In 1996 the Insurance Services Office (ISO) elected to become a public
corporation. As such, each member of ISO was allocated an equity stake in the
new entity. Effective January 1, 1997, ISO became a for-profit corporation
and Ohio Casualty received 138,889 shares valued at $25 per share for a total
value of $3.5 million. The receipt of these shares was recorded as
miscellaneous income at March 31, 1997 and the value of the shares was added
to our equity portfolio.
The Corporation continues to have no exposure to futures, forwards, caps,
floors, or similar derivative instruments as defined by Statement of Financial
Accounting Standards No. 119. However, as noted in footnote number 14 on page
30 of the Annual Report to Shareholders, we have an interest rate swap with
Chase Manhattan Bank covering one-half the outstanding balance of the
revolving line of credit. This swap is not classified as an investment but
rather as a hedge against a portion of the Corporation's variable rate loan.
For further discussion of the Corporation's investments, see Item 1 of the
Corporation's Form 10-K for the year ended December 31, 1997.
_____
▸ **GIVEN INSTRUCTION 1**:
In the filing excerpt, how many shares did Ohio Casualty receive when ISO became a for-profit corporation, and at what value per share?
▸ **GIVEN INSTRUCTION 2**:
Summarize the filing excerpt in two sentences.
▸ **GIVEN INSTRUCTION 3**:
From the filing excerpt, write out the part that opens with the words containing "The Corporation continues" and closes with "variable rate loan.", substituting "safeguard" for "hedge".

▸ **SUPPLIED INFORMATION**:
_____
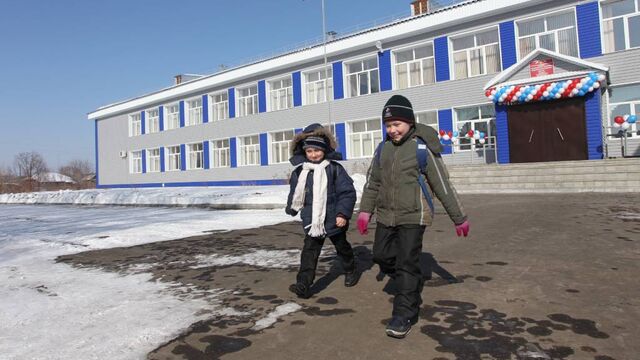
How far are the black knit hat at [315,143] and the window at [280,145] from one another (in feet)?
75.0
_____
▸ **SOLUTION 1**:
Ohio Casualty received 138,889 shares valued at $25 per share.

▸ **SOLUTION 2**:
When ISO became a for-profit corporation on January 1, 1997, Ohio Casualty received 138,889 shares worth $3.5 million, recorded as miscellaneous income and added to its equity portfolio. The Corporation still has no exposure to futures, forwards, caps, floors, or similar derivatives, though it has an interest rate swap with Chase Manhattan Bank that hedges part of its variable rate loan.

▸ **SOLUTION 3**:
The Corporation continues to have no exposure to futures, forwards, caps,
floors, or similar derivative instruments as defined by Statement of Financial
Accounting Standards No. 119. However, as noted in footnote number 14 on page
30 of the Annual Report to Shareholders, we have an interest rate swap with
Chase Manhattan Bank covering one-half the outstanding balance of the
revolving line of credit. This swap is not classified as an investment but
rather as a safeguard against a portion of the Corporation's variable rate loan.